++++ TEXT EXCERPT
As you probably noticed, the three key formats for personalizing career paths for students overlap and reinforce one another. Perhaps it’s useful to think of the framework as a three-circle Venn diagram. Our goal with this project is to increase the surface area where all three circles converge, ensuring that background knowledge is acquired and retained. 


You Probably Saw This Coming

The young basketball fanatic who serendipitously met the Goldman Sachs executive? That’s me. Brandon is my middle name. 

I had a successful career on Wall Street before transitioning to a manufacturing company where I gained operational experience building its apparel division, led key initiatives in environmental and social sustainability, and analyzed merger and acquisition opportunities.  My diverse perspective provided fertile ground to cultivate new innovations with the goal to scale the process I experienced firsthand. 

It’s bittersweet. On the one hand, I’m very grateful to the programs and individuals that increased my awareness of, access to, and preparedness for the very rich experiences that have shaped my professional life thus far. As a result, my team and I are working diligently to bridge the gap that exists between the current generation of underrepresented students of color and the demands of the 21st century economy.  It’s a hard problem to solve. It’s worth solving, and we’re happy to have the support from the Bill & Melinda Gates Foundation. 

As educators, we simply cannot leave these stories like mine up to serendipitous encounters. Doing so would be irresponsible. The solution must be multi-faceted, embrace nuance, and be grounded in the root of the problem: Lack of background knowledge. 

Combined with a scalable but empathetic approach that delivers enhanced curriculum, personalized mentorship, and experiential learning opportunities, we will achieve our goal of better facilitating tens of thousands of career pathways for those that need it most.
++++++++
++++ LISTED RECORDS
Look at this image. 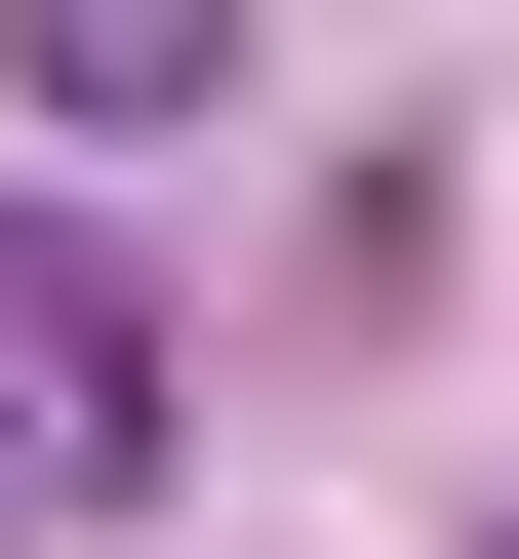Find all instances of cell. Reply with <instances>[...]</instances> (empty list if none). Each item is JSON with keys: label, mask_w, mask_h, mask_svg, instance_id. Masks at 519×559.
Returning a JSON list of instances; mask_svg holds the SVG:
<instances>
[{"label": "cell", "mask_w": 519, "mask_h": 559, "mask_svg": "<svg viewBox=\"0 0 519 559\" xmlns=\"http://www.w3.org/2000/svg\"><path fill=\"white\" fill-rule=\"evenodd\" d=\"M0 81H40V120H200V81H240V0H0Z\"/></svg>", "instance_id": "6da1fadb"}]
</instances>
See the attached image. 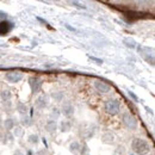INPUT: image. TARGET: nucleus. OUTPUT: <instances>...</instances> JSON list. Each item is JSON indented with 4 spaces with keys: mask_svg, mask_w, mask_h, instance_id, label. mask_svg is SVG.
Returning a JSON list of instances; mask_svg holds the SVG:
<instances>
[{
    "mask_svg": "<svg viewBox=\"0 0 155 155\" xmlns=\"http://www.w3.org/2000/svg\"><path fill=\"white\" fill-rule=\"evenodd\" d=\"M104 110L110 116H117L120 111V101L116 98H110L104 103Z\"/></svg>",
    "mask_w": 155,
    "mask_h": 155,
    "instance_id": "2",
    "label": "nucleus"
},
{
    "mask_svg": "<svg viewBox=\"0 0 155 155\" xmlns=\"http://www.w3.org/2000/svg\"><path fill=\"white\" fill-rule=\"evenodd\" d=\"M42 142L45 144V147H48V144H47V141H45V138H42Z\"/></svg>",
    "mask_w": 155,
    "mask_h": 155,
    "instance_id": "33",
    "label": "nucleus"
},
{
    "mask_svg": "<svg viewBox=\"0 0 155 155\" xmlns=\"http://www.w3.org/2000/svg\"><path fill=\"white\" fill-rule=\"evenodd\" d=\"M37 155H50V154H49L48 149L45 148V149H42V150H38V152H37Z\"/></svg>",
    "mask_w": 155,
    "mask_h": 155,
    "instance_id": "31",
    "label": "nucleus"
},
{
    "mask_svg": "<svg viewBox=\"0 0 155 155\" xmlns=\"http://www.w3.org/2000/svg\"><path fill=\"white\" fill-rule=\"evenodd\" d=\"M11 98H12V93H11V91L8 90V88H4V90H1L0 91V99H1V101H2V104L6 106H10V104H11Z\"/></svg>",
    "mask_w": 155,
    "mask_h": 155,
    "instance_id": "12",
    "label": "nucleus"
},
{
    "mask_svg": "<svg viewBox=\"0 0 155 155\" xmlns=\"http://www.w3.org/2000/svg\"><path fill=\"white\" fill-rule=\"evenodd\" d=\"M15 28V24L10 20H1L0 21V36H6L8 35Z\"/></svg>",
    "mask_w": 155,
    "mask_h": 155,
    "instance_id": "10",
    "label": "nucleus"
},
{
    "mask_svg": "<svg viewBox=\"0 0 155 155\" xmlns=\"http://www.w3.org/2000/svg\"><path fill=\"white\" fill-rule=\"evenodd\" d=\"M87 155H90V154H87Z\"/></svg>",
    "mask_w": 155,
    "mask_h": 155,
    "instance_id": "35",
    "label": "nucleus"
},
{
    "mask_svg": "<svg viewBox=\"0 0 155 155\" xmlns=\"http://www.w3.org/2000/svg\"><path fill=\"white\" fill-rule=\"evenodd\" d=\"M13 155H25V154H24L20 149H16V150H15V153H13Z\"/></svg>",
    "mask_w": 155,
    "mask_h": 155,
    "instance_id": "32",
    "label": "nucleus"
},
{
    "mask_svg": "<svg viewBox=\"0 0 155 155\" xmlns=\"http://www.w3.org/2000/svg\"><path fill=\"white\" fill-rule=\"evenodd\" d=\"M90 152V147L86 142H82L81 143V148H80V155H87Z\"/></svg>",
    "mask_w": 155,
    "mask_h": 155,
    "instance_id": "25",
    "label": "nucleus"
},
{
    "mask_svg": "<svg viewBox=\"0 0 155 155\" xmlns=\"http://www.w3.org/2000/svg\"><path fill=\"white\" fill-rule=\"evenodd\" d=\"M72 127H73V124H72V122L69 119L61 120L60 124H58V129H60L61 133H68V131H71L72 130Z\"/></svg>",
    "mask_w": 155,
    "mask_h": 155,
    "instance_id": "14",
    "label": "nucleus"
},
{
    "mask_svg": "<svg viewBox=\"0 0 155 155\" xmlns=\"http://www.w3.org/2000/svg\"><path fill=\"white\" fill-rule=\"evenodd\" d=\"M48 105H49V97L44 93L39 94L38 97L35 99V106L38 110H44L45 107H48Z\"/></svg>",
    "mask_w": 155,
    "mask_h": 155,
    "instance_id": "11",
    "label": "nucleus"
},
{
    "mask_svg": "<svg viewBox=\"0 0 155 155\" xmlns=\"http://www.w3.org/2000/svg\"><path fill=\"white\" fill-rule=\"evenodd\" d=\"M60 111H61V115H63L66 118H71V117L74 115L75 109H74V105L71 101H64L62 104V107H61Z\"/></svg>",
    "mask_w": 155,
    "mask_h": 155,
    "instance_id": "9",
    "label": "nucleus"
},
{
    "mask_svg": "<svg viewBox=\"0 0 155 155\" xmlns=\"http://www.w3.org/2000/svg\"><path fill=\"white\" fill-rule=\"evenodd\" d=\"M50 97L54 99V101L61 103V101H63V99H64V97H66V94H64L63 91H53L51 94H50Z\"/></svg>",
    "mask_w": 155,
    "mask_h": 155,
    "instance_id": "19",
    "label": "nucleus"
},
{
    "mask_svg": "<svg viewBox=\"0 0 155 155\" xmlns=\"http://www.w3.org/2000/svg\"><path fill=\"white\" fill-rule=\"evenodd\" d=\"M96 131H97V127L94 124H84L80 128V135L86 141L92 138L96 134Z\"/></svg>",
    "mask_w": 155,
    "mask_h": 155,
    "instance_id": "5",
    "label": "nucleus"
},
{
    "mask_svg": "<svg viewBox=\"0 0 155 155\" xmlns=\"http://www.w3.org/2000/svg\"><path fill=\"white\" fill-rule=\"evenodd\" d=\"M16 109H17L18 114H20L21 116H26V115H28L29 107H28V105H26L25 103H23V101H18V103L16 104Z\"/></svg>",
    "mask_w": 155,
    "mask_h": 155,
    "instance_id": "17",
    "label": "nucleus"
},
{
    "mask_svg": "<svg viewBox=\"0 0 155 155\" xmlns=\"http://www.w3.org/2000/svg\"><path fill=\"white\" fill-rule=\"evenodd\" d=\"M58 124L56 120H54V119L47 120V123H45V130H47V133H49L50 135H54L58 131Z\"/></svg>",
    "mask_w": 155,
    "mask_h": 155,
    "instance_id": "13",
    "label": "nucleus"
},
{
    "mask_svg": "<svg viewBox=\"0 0 155 155\" xmlns=\"http://www.w3.org/2000/svg\"><path fill=\"white\" fill-rule=\"evenodd\" d=\"M39 136L37 134H31V135H29L28 137V141H29V143H31V144H34V146H37L39 143Z\"/></svg>",
    "mask_w": 155,
    "mask_h": 155,
    "instance_id": "23",
    "label": "nucleus"
},
{
    "mask_svg": "<svg viewBox=\"0 0 155 155\" xmlns=\"http://www.w3.org/2000/svg\"><path fill=\"white\" fill-rule=\"evenodd\" d=\"M140 53V55L142 56V58L149 63L150 66H154L155 58H154V49L152 47H144V45H137L136 48Z\"/></svg>",
    "mask_w": 155,
    "mask_h": 155,
    "instance_id": "3",
    "label": "nucleus"
},
{
    "mask_svg": "<svg viewBox=\"0 0 155 155\" xmlns=\"http://www.w3.org/2000/svg\"><path fill=\"white\" fill-rule=\"evenodd\" d=\"M1 123H2V119H1V117H0V124H1Z\"/></svg>",
    "mask_w": 155,
    "mask_h": 155,
    "instance_id": "34",
    "label": "nucleus"
},
{
    "mask_svg": "<svg viewBox=\"0 0 155 155\" xmlns=\"http://www.w3.org/2000/svg\"><path fill=\"white\" fill-rule=\"evenodd\" d=\"M71 4H72L74 7H77V8H80V10H86V8H87V7H86L84 4H80V2H78V1H72Z\"/></svg>",
    "mask_w": 155,
    "mask_h": 155,
    "instance_id": "26",
    "label": "nucleus"
},
{
    "mask_svg": "<svg viewBox=\"0 0 155 155\" xmlns=\"http://www.w3.org/2000/svg\"><path fill=\"white\" fill-rule=\"evenodd\" d=\"M63 25H64V28H66L67 30H69L71 32H75V34H77V32H78V30H77V29H75V28H73V26H71L69 24H67V23H64Z\"/></svg>",
    "mask_w": 155,
    "mask_h": 155,
    "instance_id": "28",
    "label": "nucleus"
},
{
    "mask_svg": "<svg viewBox=\"0 0 155 155\" xmlns=\"http://www.w3.org/2000/svg\"><path fill=\"white\" fill-rule=\"evenodd\" d=\"M20 124H21V127H25V128H28V127H31L32 124H34V120H32V118L30 116H21L20 117Z\"/></svg>",
    "mask_w": 155,
    "mask_h": 155,
    "instance_id": "21",
    "label": "nucleus"
},
{
    "mask_svg": "<svg viewBox=\"0 0 155 155\" xmlns=\"http://www.w3.org/2000/svg\"><path fill=\"white\" fill-rule=\"evenodd\" d=\"M7 19V13L4 12V11H0V21L1 20H6Z\"/></svg>",
    "mask_w": 155,
    "mask_h": 155,
    "instance_id": "30",
    "label": "nucleus"
},
{
    "mask_svg": "<svg viewBox=\"0 0 155 155\" xmlns=\"http://www.w3.org/2000/svg\"><path fill=\"white\" fill-rule=\"evenodd\" d=\"M122 122L125 125V128H128L129 130H136L138 127V120L133 114L127 112L122 116Z\"/></svg>",
    "mask_w": 155,
    "mask_h": 155,
    "instance_id": "4",
    "label": "nucleus"
},
{
    "mask_svg": "<svg viewBox=\"0 0 155 155\" xmlns=\"http://www.w3.org/2000/svg\"><path fill=\"white\" fill-rule=\"evenodd\" d=\"M123 44H124L127 48H129V49H136V48H137L136 41L134 38H131V37H125V38L123 39Z\"/></svg>",
    "mask_w": 155,
    "mask_h": 155,
    "instance_id": "20",
    "label": "nucleus"
},
{
    "mask_svg": "<svg viewBox=\"0 0 155 155\" xmlns=\"http://www.w3.org/2000/svg\"><path fill=\"white\" fill-rule=\"evenodd\" d=\"M88 58H90V60H92L93 62H96V63L99 64V66H100V64H103V60H101V58H96V56H92V55H90Z\"/></svg>",
    "mask_w": 155,
    "mask_h": 155,
    "instance_id": "27",
    "label": "nucleus"
},
{
    "mask_svg": "<svg viewBox=\"0 0 155 155\" xmlns=\"http://www.w3.org/2000/svg\"><path fill=\"white\" fill-rule=\"evenodd\" d=\"M2 124H4V128L6 131H12V129L16 127V119L12 117H8L2 120Z\"/></svg>",
    "mask_w": 155,
    "mask_h": 155,
    "instance_id": "16",
    "label": "nucleus"
},
{
    "mask_svg": "<svg viewBox=\"0 0 155 155\" xmlns=\"http://www.w3.org/2000/svg\"><path fill=\"white\" fill-rule=\"evenodd\" d=\"M131 149L136 155H147L150 153L152 147L149 144V142L144 138L141 137H136L131 142Z\"/></svg>",
    "mask_w": 155,
    "mask_h": 155,
    "instance_id": "1",
    "label": "nucleus"
},
{
    "mask_svg": "<svg viewBox=\"0 0 155 155\" xmlns=\"http://www.w3.org/2000/svg\"><path fill=\"white\" fill-rule=\"evenodd\" d=\"M60 115H61L60 109H58V107H53V109H51V111H50V119L56 120L58 117H60Z\"/></svg>",
    "mask_w": 155,
    "mask_h": 155,
    "instance_id": "24",
    "label": "nucleus"
},
{
    "mask_svg": "<svg viewBox=\"0 0 155 155\" xmlns=\"http://www.w3.org/2000/svg\"><path fill=\"white\" fill-rule=\"evenodd\" d=\"M128 94H129V97L131 98L134 101H138V97L136 96V94L134 93V92H133V91H128Z\"/></svg>",
    "mask_w": 155,
    "mask_h": 155,
    "instance_id": "29",
    "label": "nucleus"
},
{
    "mask_svg": "<svg viewBox=\"0 0 155 155\" xmlns=\"http://www.w3.org/2000/svg\"><path fill=\"white\" fill-rule=\"evenodd\" d=\"M80 148H81V143L79 141H74L69 144V152L74 155H80Z\"/></svg>",
    "mask_w": 155,
    "mask_h": 155,
    "instance_id": "18",
    "label": "nucleus"
},
{
    "mask_svg": "<svg viewBox=\"0 0 155 155\" xmlns=\"http://www.w3.org/2000/svg\"><path fill=\"white\" fill-rule=\"evenodd\" d=\"M23 78H24V75L19 71H11V72L5 74L6 81L10 82V84H17V82H19Z\"/></svg>",
    "mask_w": 155,
    "mask_h": 155,
    "instance_id": "7",
    "label": "nucleus"
},
{
    "mask_svg": "<svg viewBox=\"0 0 155 155\" xmlns=\"http://www.w3.org/2000/svg\"><path fill=\"white\" fill-rule=\"evenodd\" d=\"M93 86H94V88L97 90L99 93H103V94H104V93L111 92V86H110L107 82H105V81H103V80H100V79L94 80Z\"/></svg>",
    "mask_w": 155,
    "mask_h": 155,
    "instance_id": "8",
    "label": "nucleus"
},
{
    "mask_svg": "<svg viewBox=\"0 0 155 155\" xmlns=\"http://www.w3.org/2000/svg\"><path fill=\"white\" fill-rule=\"evenodd\" d=\"M11 134L13 135V137H21V136H23V134H24L23 127H20V125H16V127L12 129Z\"/></svg>",
    "mask_w": 155,
    "mask_h": 155,
    "instance_id": "22",
    "label": "nucleus"
},
{
    "mask_svg": "<svg viewBox=\"0 0 155 155\" xmlns=\"http://www.w3.org/2000/svg\"><path fill=\"white\" fill-rule=\"evenodd\" d=\"M101 142L105 144H114L115 143V135L111 131H106L101 135Z\"/></svg>",
    "mask_w": 155,
    "mask_h": 155,
    "instance_id": "15",
    "label": "nucleus"
},
{
    "mask_svg": "<svg viewBox=\"0 0 155 155\" xmlns=\"http://www.w3.org/2000/svg\"><path fill=\"white\" fill-rule=\"evenodd\" d=\"M28 82H29V86H30V90H31V93L32 94H37L41 92L42 90V86H43V81L42 79L38 77H30L28 79Z\"/></svg>",
    "mask_w": 155,
    "mask_h": 155,
    "instance_id": "6",
    "label": "nucleus"
}]
</instances>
++++++++
## INSTRUCTION 1:
In the career-path text, rewrite the paragraph beginning "I had a successful career on Wall Street" as a short bulleted list that keeps its main facts.
## INSTRUCTION 2:
According to the career-path text, which foundation is supporting the team's work?
## INSTRUCTION 3:
Reproduce the career-path text from "As you probably" up to and including "acquired and retained.", swapping "framework" for "model".
Rely only on the career-path text for what comes next.

## WRITTEN SOLUTION 1:
- Had a successful career on Wall Street
- Moved to a manufacturing company and gained operational experience building its apparel division
- Led key initiatives in environmental and social sustainability
- Analyzed merger and acquisition opportunities
- Drew on this diverse perspective to develop new innovations aimed at scaling the process experienced firsthand

## WRITTEN SOLUTION 2:
The Bill & Melinda Gates Foundation.

## WRITTEN SOLUTION 3:
As you probably noticed, the three key formats for personalizing career paths for students overlap and reinforce one another. Perhaps it’s useful to think of the model as a three-circle Venn diagram. Our goal with this project is to increase the surface area where all three circles converge, ensuring that background knowledge is acquired and retained.